Waylan tapped Irwyn on the back again. The first time, his friend had clearly not felt the sensation - probably his own fault for accidentally concealing it. It was hard to balance being hidden from enemies yet able to signal allies. The taps happened in a pattern, almost a code, though not quite as complex. Old Crow had taught them that, because perhaps one day they would need to communicate without words or even sight, just touch.

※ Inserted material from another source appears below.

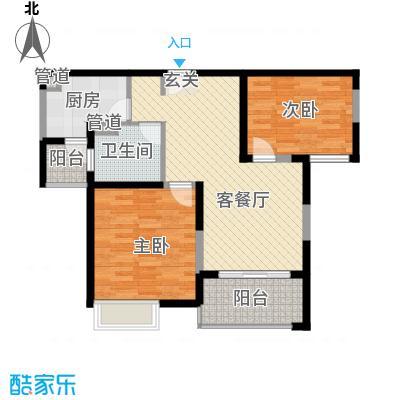 天际蓝桥98.00㎡户型2室2厅1卫1厨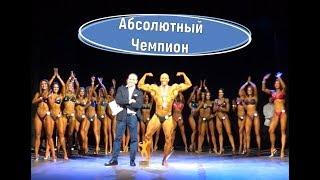 Алексей Кирпиченко. Абсолютный Чемпион.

Of course, the system had to be rather simplistic on account of being formed of just damn taps. There were ways to spell whole words that way, a letter at a time, but that would take impractically long. So, there were just a few messages that could be relayed. The one Waylan conveyed was ‘I am moving ahead’. Originally meant for sneaking through dark tunnels or shafts, but it worked well enough in the current circumstances.

The reason he needed to let Irwyn know was that the brilliant bastard was doing a bit too well against the undead after everyone else had vanished. Wave after wave of his blinding bright magic crashed into the risen sods, breaking their sheer numbers with overwhelming power. They were probably trying to wear Irwyn down with sheer numbers - not knowing there was no point.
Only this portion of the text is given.